SECTION 2. Amendments to the Merger Agreement.
SECTION 2.1. The Preamble to the Merger Agreement shall be
amended and restated in its entirety, and shall be replaced by
the following:
"AGREEMENT AND PLAN OF MERGER, dated as of July 20, 1997
(as amended by Amendment Number One, dated November 18,
1997, this "Agreement"), between TPG PARTNERS II, L.P., a
Delaware limited partnership ("Parent"), and ZILOG, INC., a
Delaware corporation (the "Company"),"
SECTION 2.2. Section 1.5(a) of the Merger Agreement shall
be amended and restated in its entirety, and shall be replaced by
the following:
"(a) The Certificate of Incorporation of the Company,
as in effect immediately prior to the Effective Time, shall
be amended as of the Effective Time so that Article IV of
such Certificate of Incorporation is amended to read in its
entirety as follows:
FOURTH: The Corporation shall be authorized to issue
10,000,000 shares of common stock and 5,000,000 shares of
preferred stock. There shall be two classes of common stock
of the Corporation. The first class of common stock of
CUSIP NO. 00000000 13D Page 7 of 16 Pages
the Corporation shall have a par value of $0.01 and shall
be designated "Common Stock" and the number of shares
constituting such class shall be 4,000,000. The second
class of stock of the Corporation shall have a par value of
$0.01 and shall be designated "Class A Non-Voting Common
Stock" and the number of shares constituting such class
shall be 6,000,000. Holders of shares of Common Stock shall
be entitled to one vote for each share of such stock held
on all matters as to which stockholders may be entitled to
vote pursuant to the Delaware General Corporation Law.
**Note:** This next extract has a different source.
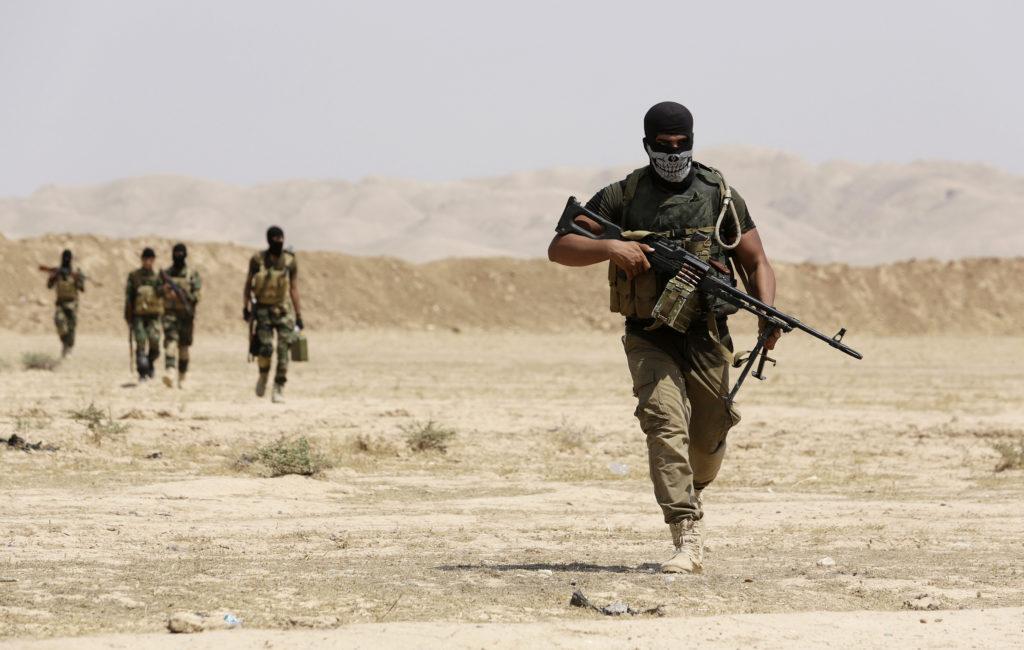 Asaib Ahl al-Haq Shi'ite militia fighters from the south of Iraq an…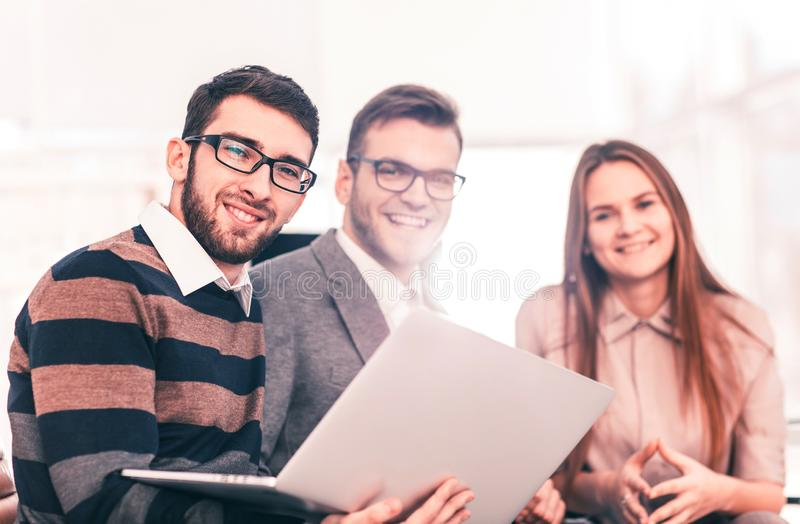 friendly business team working on laptop and discussing business matters royalty free stock photography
Holders of shares of Class A Non-Voting Common Stock shall
not have any voting rights, except that the holders of
shares of Class A NonVoting Common Stock shall have the
right to vote as a class to the extent required by the
Delaware General Corporation Law. In all other respects the
rights, powers, preferences and limitations of the Common
Stock and Class A NonVoting Common Stock shall be
identical. The preferred stock shall have a par value of
$100.00 and the board of directors may authorize the
issuance from time to time of the preferred stock in one or
more classes and/or series and with such powers,
designations, preferences, rights and qualifications,
limitations or restrictions (which may differ with respect
to each such class and/or series) as the board may fix by
resolution."
"As so amended, such Certificate of Incorporation shall be
the Certificate of Incorporation of the Surviving
Corporation until thereafter changed or amended as provided
therein or by applicable law."
SECTION 2.3. Section 2.1(a) of the Merger Agreement shall
be amended and restated in its entirety, and shall be replaced by
the following:
"(a) Conversion (or Retention) of Shares. Except as
otherwise provided herein and subject to Section 2.1(d),
each Share issued and outstanding immediately prior to the
Effective Time, other than Shares to be canceled pursuant
to Section 2.1(b) ("Excluded Shares") and any Dissenting
Shares, shall be converted into the following (the "Merger
Consideration"):
(i) for each Share with respect to which an
election to retain pursuant to Section 2.1(c) has been
effectively made, and not revoked or lost ("Electing
Shares"), the right to retain one fully paid and
nonassessable Share (a "Non-Cash Election Share"); and
(ii) for each Share (other than Electing Shares),
the right to receive in cash from the Company
following the Merger an amount equal to $20.00 (the
"Cash Election Price")."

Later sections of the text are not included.